> **SOURCE**:

>> start

Nevertheless, in case you missed it, the Pope continues to set records. The 104,000 who packed the TWA Dome in downtown St. Louis Wednesday morning set an all time high for an indoor event - not just for an indoor Mass, but for any indoor event!!! Take that NFL! What amazed this editor was that, despite the masses gathered from the upper rafters where few Ram fans have ever ventured to the astroturf floor of this cavernous modern marvel, there was great reverence and decorum during the Holy Sacrifice of the Mass. As is the Holy Father's tradition of incorporating tradition, he used the same gold chalice that the missionary Jesuit Father John St. Cosme first used to celebrate the first Mass ever said in St. Louis back in 1764. Back then there were a handful who received Holy Communion in a little log-cabin chapel. In 1999 under this massive dome and set against a backdrop of a 45-foot-high brushed aluminum replica of the magificent soaring gateway arch that is the symbol of this midwest Mississippi River city, the Pope stood behind a great white oak altar that had been set up at the north end of the endzone as he elevated the sacred host and chalice at the consecration. The rush of flashbulbs that streaked at that particular time brought to mind the angelic lights that one can imagine adorn every altar throughout the world at this precise moment of the Mass. After the Agnus Dei more than 900 priests distributed Holy Communion along with the Sovereign Pontiff. What a beautiful, edifying site. Another magnificent site were the blue and gold bunting that conveniently covered secular billboards and beer ads in this city also famous for the suds.

>> end

> **TO-DO LIST**:
A) According to the account of the papal Mass in St. Louis, how many priests helped distribute Holy Communion?
B) List every number written in digits in the account of the papal Mass in St. Louis.

> **DATA SECTION**:
>> start

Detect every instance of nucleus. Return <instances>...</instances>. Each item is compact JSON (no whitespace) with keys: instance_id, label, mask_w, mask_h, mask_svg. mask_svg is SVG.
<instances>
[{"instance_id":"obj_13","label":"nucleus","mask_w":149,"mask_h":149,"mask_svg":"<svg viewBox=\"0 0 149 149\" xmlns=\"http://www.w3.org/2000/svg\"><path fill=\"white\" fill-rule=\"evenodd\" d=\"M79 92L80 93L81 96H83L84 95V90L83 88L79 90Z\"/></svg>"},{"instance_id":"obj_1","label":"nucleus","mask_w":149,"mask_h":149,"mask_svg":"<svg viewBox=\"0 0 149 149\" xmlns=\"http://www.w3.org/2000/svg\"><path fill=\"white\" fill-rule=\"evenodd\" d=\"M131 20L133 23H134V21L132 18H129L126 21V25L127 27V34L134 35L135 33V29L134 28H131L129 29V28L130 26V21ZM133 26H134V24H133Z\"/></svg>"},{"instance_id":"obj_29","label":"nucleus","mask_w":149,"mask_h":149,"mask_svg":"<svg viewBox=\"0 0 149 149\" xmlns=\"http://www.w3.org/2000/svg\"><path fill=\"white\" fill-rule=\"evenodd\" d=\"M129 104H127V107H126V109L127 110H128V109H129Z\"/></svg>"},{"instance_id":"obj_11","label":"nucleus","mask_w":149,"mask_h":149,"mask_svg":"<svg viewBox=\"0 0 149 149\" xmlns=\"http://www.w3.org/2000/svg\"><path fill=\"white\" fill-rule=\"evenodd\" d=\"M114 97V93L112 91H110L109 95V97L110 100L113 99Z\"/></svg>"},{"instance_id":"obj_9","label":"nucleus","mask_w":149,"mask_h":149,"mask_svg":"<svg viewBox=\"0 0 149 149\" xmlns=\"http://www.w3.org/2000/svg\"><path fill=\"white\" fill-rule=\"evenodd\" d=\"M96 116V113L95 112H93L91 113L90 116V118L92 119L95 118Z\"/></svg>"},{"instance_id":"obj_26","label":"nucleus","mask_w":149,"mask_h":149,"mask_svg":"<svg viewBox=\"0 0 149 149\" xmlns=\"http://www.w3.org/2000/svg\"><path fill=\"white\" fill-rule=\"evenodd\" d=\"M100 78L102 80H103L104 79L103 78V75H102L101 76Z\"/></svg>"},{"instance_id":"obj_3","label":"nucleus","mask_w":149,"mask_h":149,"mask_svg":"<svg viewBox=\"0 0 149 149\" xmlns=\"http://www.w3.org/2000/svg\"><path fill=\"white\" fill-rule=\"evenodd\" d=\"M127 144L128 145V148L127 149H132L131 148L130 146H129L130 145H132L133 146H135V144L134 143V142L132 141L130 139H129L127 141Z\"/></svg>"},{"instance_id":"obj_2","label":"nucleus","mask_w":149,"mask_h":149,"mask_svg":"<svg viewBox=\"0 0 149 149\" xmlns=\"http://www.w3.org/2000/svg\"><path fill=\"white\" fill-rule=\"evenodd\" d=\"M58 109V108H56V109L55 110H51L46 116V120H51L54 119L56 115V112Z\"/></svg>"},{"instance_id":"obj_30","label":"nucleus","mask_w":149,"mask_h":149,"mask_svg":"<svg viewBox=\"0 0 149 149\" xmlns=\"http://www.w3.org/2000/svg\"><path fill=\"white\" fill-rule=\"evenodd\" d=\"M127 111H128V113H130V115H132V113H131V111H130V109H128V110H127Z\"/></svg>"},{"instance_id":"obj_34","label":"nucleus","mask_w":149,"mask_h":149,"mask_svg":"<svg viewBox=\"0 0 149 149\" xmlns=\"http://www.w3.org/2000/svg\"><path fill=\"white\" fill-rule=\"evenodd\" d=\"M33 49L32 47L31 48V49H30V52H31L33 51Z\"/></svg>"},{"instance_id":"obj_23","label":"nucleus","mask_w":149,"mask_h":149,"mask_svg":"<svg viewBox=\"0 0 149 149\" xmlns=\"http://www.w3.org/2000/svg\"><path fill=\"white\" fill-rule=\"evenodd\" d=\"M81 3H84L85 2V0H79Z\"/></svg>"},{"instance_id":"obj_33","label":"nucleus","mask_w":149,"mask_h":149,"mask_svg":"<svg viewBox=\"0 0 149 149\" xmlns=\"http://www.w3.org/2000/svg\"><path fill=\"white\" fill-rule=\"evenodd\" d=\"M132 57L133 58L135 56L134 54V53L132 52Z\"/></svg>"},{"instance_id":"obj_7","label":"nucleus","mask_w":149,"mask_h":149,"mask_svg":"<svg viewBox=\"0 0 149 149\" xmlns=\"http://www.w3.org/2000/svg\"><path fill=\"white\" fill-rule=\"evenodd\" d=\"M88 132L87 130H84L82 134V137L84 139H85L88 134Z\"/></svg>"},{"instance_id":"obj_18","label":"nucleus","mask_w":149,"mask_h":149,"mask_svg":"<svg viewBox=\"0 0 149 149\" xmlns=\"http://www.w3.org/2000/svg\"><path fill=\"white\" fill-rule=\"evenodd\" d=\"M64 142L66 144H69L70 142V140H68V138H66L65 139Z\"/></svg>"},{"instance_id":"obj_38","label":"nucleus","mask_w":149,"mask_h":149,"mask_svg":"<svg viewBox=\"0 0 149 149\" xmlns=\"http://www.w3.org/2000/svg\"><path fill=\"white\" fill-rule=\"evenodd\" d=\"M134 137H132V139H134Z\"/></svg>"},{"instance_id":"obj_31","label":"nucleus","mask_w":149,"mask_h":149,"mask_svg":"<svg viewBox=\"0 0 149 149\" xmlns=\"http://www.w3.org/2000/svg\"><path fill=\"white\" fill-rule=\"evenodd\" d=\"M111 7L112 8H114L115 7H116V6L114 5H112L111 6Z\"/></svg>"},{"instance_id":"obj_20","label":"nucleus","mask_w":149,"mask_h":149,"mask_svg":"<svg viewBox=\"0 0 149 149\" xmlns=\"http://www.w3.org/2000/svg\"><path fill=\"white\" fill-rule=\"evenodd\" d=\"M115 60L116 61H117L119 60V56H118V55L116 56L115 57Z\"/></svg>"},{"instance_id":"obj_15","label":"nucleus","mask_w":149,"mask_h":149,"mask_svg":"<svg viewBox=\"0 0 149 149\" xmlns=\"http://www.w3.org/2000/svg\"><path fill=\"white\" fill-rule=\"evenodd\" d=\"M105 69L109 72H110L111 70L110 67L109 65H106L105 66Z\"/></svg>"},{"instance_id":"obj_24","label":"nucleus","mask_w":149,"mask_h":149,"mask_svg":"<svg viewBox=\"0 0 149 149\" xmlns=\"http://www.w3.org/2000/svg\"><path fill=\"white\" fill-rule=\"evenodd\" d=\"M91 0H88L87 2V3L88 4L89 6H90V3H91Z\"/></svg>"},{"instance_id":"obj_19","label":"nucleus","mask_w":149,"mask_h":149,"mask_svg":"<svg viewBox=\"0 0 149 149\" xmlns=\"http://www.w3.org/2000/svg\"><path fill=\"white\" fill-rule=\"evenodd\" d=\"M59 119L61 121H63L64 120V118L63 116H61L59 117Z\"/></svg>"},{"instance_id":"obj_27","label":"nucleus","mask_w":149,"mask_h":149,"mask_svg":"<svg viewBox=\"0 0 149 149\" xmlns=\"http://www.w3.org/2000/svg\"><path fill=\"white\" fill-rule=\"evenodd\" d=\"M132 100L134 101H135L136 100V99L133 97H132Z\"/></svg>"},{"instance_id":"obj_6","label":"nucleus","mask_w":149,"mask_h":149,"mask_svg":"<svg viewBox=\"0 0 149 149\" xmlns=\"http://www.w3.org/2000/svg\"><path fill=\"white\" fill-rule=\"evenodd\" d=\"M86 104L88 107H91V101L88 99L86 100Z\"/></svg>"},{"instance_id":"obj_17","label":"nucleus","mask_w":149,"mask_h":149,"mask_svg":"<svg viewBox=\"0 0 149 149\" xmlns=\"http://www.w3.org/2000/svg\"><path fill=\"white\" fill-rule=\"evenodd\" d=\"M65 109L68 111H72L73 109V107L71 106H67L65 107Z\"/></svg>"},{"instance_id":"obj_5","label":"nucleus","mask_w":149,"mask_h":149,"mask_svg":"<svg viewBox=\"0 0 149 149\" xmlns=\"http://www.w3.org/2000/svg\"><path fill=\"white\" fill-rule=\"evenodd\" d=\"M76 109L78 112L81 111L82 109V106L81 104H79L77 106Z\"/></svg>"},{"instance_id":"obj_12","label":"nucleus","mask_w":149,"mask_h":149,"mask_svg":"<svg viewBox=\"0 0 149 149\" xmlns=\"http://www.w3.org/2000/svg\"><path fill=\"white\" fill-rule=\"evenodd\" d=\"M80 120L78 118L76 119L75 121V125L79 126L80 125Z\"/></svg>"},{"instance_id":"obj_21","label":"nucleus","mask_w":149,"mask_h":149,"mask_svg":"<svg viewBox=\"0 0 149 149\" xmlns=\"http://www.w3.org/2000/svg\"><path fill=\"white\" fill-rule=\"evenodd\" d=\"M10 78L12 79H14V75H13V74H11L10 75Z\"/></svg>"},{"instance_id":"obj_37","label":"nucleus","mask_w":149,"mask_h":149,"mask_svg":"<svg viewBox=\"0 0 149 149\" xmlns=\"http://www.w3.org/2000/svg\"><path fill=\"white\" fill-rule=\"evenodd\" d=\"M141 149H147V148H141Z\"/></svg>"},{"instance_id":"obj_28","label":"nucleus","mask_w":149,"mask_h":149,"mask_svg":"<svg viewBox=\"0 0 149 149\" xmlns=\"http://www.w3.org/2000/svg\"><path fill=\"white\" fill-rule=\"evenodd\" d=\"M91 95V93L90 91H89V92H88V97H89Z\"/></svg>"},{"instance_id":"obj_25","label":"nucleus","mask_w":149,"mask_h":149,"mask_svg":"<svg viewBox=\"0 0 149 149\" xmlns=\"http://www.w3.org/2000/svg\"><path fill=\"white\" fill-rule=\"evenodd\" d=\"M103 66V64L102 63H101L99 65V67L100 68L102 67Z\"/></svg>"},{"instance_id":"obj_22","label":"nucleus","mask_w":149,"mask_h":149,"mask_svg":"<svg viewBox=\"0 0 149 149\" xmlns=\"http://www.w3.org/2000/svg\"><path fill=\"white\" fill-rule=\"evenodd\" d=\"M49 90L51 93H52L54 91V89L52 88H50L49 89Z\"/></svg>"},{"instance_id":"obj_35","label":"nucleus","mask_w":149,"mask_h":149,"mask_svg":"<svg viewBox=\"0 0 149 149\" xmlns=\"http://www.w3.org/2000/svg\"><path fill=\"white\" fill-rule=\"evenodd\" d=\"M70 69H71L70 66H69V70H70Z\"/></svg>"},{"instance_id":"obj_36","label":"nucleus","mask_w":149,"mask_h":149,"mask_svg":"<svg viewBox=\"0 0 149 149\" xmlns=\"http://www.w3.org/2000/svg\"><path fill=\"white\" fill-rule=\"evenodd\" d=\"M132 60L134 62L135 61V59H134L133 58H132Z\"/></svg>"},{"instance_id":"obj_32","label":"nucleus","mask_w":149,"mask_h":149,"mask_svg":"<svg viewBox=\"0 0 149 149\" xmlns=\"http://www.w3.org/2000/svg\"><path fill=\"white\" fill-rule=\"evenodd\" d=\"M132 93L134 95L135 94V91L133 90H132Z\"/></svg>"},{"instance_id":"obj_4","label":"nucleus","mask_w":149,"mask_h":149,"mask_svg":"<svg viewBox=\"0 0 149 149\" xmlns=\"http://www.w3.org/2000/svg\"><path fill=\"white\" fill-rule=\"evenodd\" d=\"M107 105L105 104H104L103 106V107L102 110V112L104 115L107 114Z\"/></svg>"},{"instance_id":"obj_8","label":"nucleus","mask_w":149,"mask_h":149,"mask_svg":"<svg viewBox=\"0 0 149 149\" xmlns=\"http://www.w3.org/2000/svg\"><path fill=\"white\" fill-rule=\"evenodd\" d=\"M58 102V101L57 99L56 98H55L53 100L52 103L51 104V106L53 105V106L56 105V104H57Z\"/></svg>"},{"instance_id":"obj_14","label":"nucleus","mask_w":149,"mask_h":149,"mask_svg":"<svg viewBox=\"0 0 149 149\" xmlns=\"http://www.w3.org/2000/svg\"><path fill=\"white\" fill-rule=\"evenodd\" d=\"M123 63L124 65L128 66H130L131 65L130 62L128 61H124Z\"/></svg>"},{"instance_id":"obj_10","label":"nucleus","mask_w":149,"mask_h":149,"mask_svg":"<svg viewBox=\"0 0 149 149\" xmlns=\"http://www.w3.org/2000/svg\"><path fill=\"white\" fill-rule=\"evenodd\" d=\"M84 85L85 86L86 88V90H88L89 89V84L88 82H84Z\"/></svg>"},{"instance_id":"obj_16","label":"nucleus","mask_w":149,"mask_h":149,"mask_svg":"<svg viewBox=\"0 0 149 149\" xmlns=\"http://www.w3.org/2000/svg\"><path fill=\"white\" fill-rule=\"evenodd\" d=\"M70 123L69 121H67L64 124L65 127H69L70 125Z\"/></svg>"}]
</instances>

>> end

> **EXERCISE RESPONSES**:
A) More than 900 priests.

B) 104,000; 1764; 1999; 45 (in "45-foot-high"); 900